WHAT YOU WILL DO →
a – According to the International Women's Day text, in what year was the Ankara Press imprint launched?
b – Reproduce word for word the passage of the International Women's Day text that opens with the words containing "We spend a lot" and closes with "top to bottom.".

* START TEXT EXTRACT *

International Women’s Day
Celebrating pioneering women in African publishing.
We spend a lot of time praising our writers (and rightly so!) but it's equally important to shine a light on the incredible people working behind the scenes to amplify our stories. This year, on International Women’s Day, we're celebrating pioneering women in African publishing.
Bios are listed from left to right, top to bottom.
Margaret Busby
Margaret Yvonne Busby, CBE, Hon. FRSL, also titled Nana Akua Ackon, is a Ghanaian-born publisher, editor, writer and broadcaster, resident in the UK. She was Britain's youngest and first black female book publisher when in the 1960s she co-founded with Clive Allison the London-based publishing house Allison and Busby. In 1992, Busby compiled Daughters of Africa: An International Anthology of Words and Writings by Women of African Descent. In 2019 she edited a follow-up volume titled New Daughters of Africa. Read more.
Bibi Bakare-Yusuf
Bibi Bakare-Yusuf Hon. FRSL is a Nigerian academic, writer and editor from Lagos, Nigeria. She co-founded the publishing company Cassava Republic Press in 2006. Cassava Republic Press was created with a focus on affordability, the need to find and develop local talent, and to publish African writers too often celebrated only in Europe and America. In 2014, an associated imprint called Ankara Press was launched, with titles available in digital form as e-books, aiming to publish "a new kind of romance" that challenges conventional stereotypes, reflecting the lives and aspirations of modern African women and men. Read more.
Goretti Kyomuhendo
Goretti Kyomuhendo is a Ugandan novelist and literary activist. She was a founding member and the first Programmes Coordinator for FEMRITE - Uganda Women Writers' Association, and she later founded the African Writers Trust (AWT) in an effort to "coordinate and bring together African writers in the Diaspora and writers on the continent to promote sharing of skills and other resources, and to foster knowledge and learning between the two groups.” Kyomuhendo has also written The Essential Handbook For African Creative Writers, published by African Writers Press in 2013. Read more.

* END TEXT EXTRACT *
* START SOURCE DATA *

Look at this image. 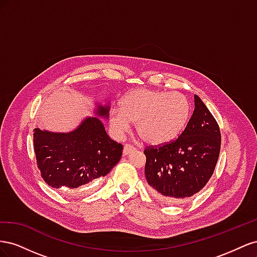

* END SOURCE DATA *

OUTPUTS →
a – 2014

b –
We spend a lot of time praising our writers (and rightly so!) but it's equally important to shine a light on the incredible people working behind the scenes to amplify our stories. This year, on International Women’s Day, we're celebrating pioneering women in African publishing.
Bios are listed from left to right, top to bottom.